◆ PAGE TEXT
● ● ● ● ●

5Gbps Ethernet on the Raspberry Pi Compute Module 4

Author: geerlingguy

Score: 187

Comments: 76

Date: 2020-10-30 18:25:59

________________________________________________________________________________

geerlingguy wrote at 2020-10-30 18:29:23:

Sorry about the slightly-clickbaity title. I actually have at least a 10 GbE card (and switch) on the way to test those and see if I can get more out of it, but for _this_ test, I had a 4-interface Intel I340-T4, and I managed to get a maximum throughput of 3.06 Gbps when pumping bits through all 4 of those plus the built-in Gigabit interface on the Compute Module.

For some reason I couldn't break that barrier, even though all the interfaces can do ~940 Mbps on their own, and any three on the PCIe card can do ~2.8 Gbps. It seems like there's some sort of upper limit around 3 Gbps on the Pi CM4 (even when combining the internal interface) :-/

But maybe I'm missing something in the Pi OS / Debian/Linux kernel stack that is holding me back? Or is it a limitation on the SoC? I though the ethernet chip was separate from the PCIe lanes on it, but maybe there's something internal to the BCM2711 that's bottlenecking it.

Also... tons more detail here:

https://github.com/geerlingguy/raspberry-pi-pcie-devices/iss...

StillBored wrote at 2020-10-30 20:07:48:

Its a single lane pcie gen2 interface. The max theoretical is 500MB/sec. So you can't ever touch 10G with it. In reality getting 75% of theoretical on PCIe tends to be a rough upper limit on most PCIe interfaces, so the 3Gbit your seeing is pretty close to what one would expect.

edit: Oh its 3Gbit across 5 interfaces, one of which isn't PCIe, so the PCIe side is probably only running at about 50%. It might be interesting to see if the CPUs are pegged (or just one of them). Even so, PCIe on the rpi isn't coherent so that is going to slow things down too.

geerlingguy wrote at 2020-10-30 20:39:46:

It looks like the problem is `ksoftirqd` gets pegged at 100% and the system just queues up packets, slowing everything down. See:

https://github.com/geerlingguy/raspberry-pi-pcie-devices/iss...

InvaderFizz wrote at 2020-10-30 23:41:35:

I would suggest you go ahead and try jumbo frames[0] as that will significantly decrease the CPU load and overhead.

● ● ● ● ●

◆ EXTRACTED ENTRIES
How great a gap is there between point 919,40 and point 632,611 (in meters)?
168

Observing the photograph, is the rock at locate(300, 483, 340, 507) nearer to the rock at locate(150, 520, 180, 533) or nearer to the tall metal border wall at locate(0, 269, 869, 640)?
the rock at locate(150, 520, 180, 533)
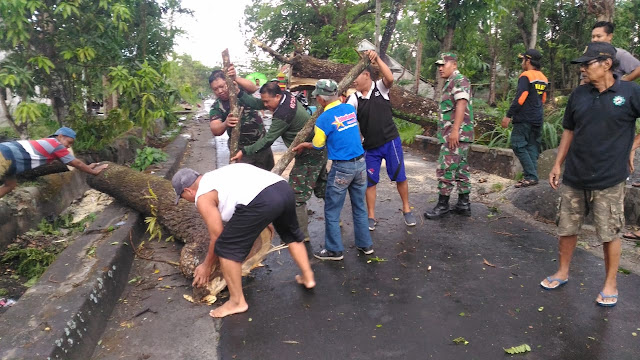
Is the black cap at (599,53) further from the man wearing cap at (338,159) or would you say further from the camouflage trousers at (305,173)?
the camouflage trousers at (305,173)

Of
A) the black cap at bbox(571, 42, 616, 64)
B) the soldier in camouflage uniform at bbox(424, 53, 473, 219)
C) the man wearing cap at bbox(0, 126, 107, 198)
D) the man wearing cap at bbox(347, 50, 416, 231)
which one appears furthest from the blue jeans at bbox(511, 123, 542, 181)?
the man wearing cap at bbox(0, 126, 107, 198)

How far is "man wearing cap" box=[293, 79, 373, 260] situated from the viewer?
3.80 metres

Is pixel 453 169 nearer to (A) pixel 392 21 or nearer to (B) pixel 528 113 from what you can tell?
(B) pixel 528 113

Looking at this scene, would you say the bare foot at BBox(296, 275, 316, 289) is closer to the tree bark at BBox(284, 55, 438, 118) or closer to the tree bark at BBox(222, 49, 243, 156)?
the tree bark at BBox(222, 49, 243, 156)

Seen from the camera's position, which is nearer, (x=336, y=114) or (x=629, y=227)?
(x=336, y=114)

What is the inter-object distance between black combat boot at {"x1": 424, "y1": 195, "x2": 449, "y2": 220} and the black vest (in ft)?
3.73

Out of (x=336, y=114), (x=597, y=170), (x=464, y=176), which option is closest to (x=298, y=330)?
(x=336, y=114)

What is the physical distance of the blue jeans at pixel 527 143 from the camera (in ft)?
18.9

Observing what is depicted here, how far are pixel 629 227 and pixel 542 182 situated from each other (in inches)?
48.1

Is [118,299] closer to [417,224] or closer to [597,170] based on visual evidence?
[417,224]

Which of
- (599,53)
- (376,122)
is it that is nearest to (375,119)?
(376,122)

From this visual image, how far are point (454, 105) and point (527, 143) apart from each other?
1.71 metres

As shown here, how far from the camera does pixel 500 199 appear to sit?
568 centimetres

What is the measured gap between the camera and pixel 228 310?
3.14m
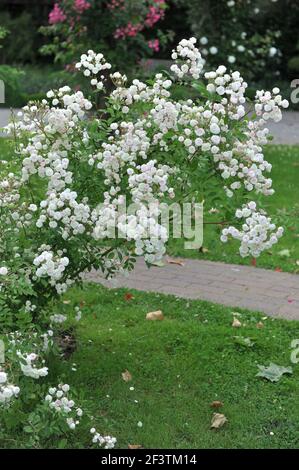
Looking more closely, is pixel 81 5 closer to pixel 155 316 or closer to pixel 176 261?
pixel 176 261

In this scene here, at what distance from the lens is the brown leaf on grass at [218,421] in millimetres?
3574

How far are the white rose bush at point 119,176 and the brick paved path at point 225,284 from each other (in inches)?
62.6

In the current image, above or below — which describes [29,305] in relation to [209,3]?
below

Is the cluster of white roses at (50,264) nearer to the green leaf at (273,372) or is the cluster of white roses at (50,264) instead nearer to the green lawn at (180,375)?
the green lawn at (180,375)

● ● ● ● ●

◆ TASK INSTRUCTIONS
1. From the Raspberry Pi Ethernet thread, translate this sentence into Spanish: "For some reason I couldn't break that barrier, even though all the interfaces can do ~940 Mbps on their own, and any three on the PCIe card can do ~2.8 Gbps."
2. Please carry on the Raspberry Pi Ethernet thread past its last sentence.

◆ ANSWERS
1. Por alguna razón no pude superar esa barrera, aunque todas las interfaces pueden alcanzar ~940 Mbps por sí solas, y tres cualesquiera de la tarjeta PCIe pueden alcanzar ~2,8 Gbps.

2.
I would also suggest using taskset[1] on each iperf server process to bind them each to a different cpu core.

Finally, I would suggest UDP on iperf and let the sending Pi's just completely saturate the link.

If you do all that, I think you have a good chance at achieving 3.5Gbps over just the Intel card.

https://blah.cloud/hardware/test-jumbo-frames-working/

https://linux.die.net/man/1/taskset

dualboot wrote at 2020-10-30 21:08:05:

This is common even on x86 systems.

You have to set the irq affinity to utilize the available CPU cores.

There is a script included with the source you used to compile drivers called "set_irq_affinity"

Ex (Sets IRQ Affinity for all available cores) :

[path-to-i40epackage]/scripts/set_irq_affinity -x all ethX

geerlingguy wrote at 2020-10-30 21:12:03:

So like

https://pastebin.com/2Z4UECPq

? — this didn't make a difference in the overall performance :(

dualboot wrote at 2020-10-30 21:20:35:

Looks like the script needs to be adjusted to function on the Pi.

I wish I had the cycles and the kit on hand to play with this!

StillBored wrote at 2020-10-30 20:45:41:

So, this is sorta indicative of a RSS problem, but on the rpi it could be caused by other things. Check /proc/interrupts to assure you have balanced MSI's, although that itself could be a problem too.

edit: run `perf top` to see if that gives you a better idea.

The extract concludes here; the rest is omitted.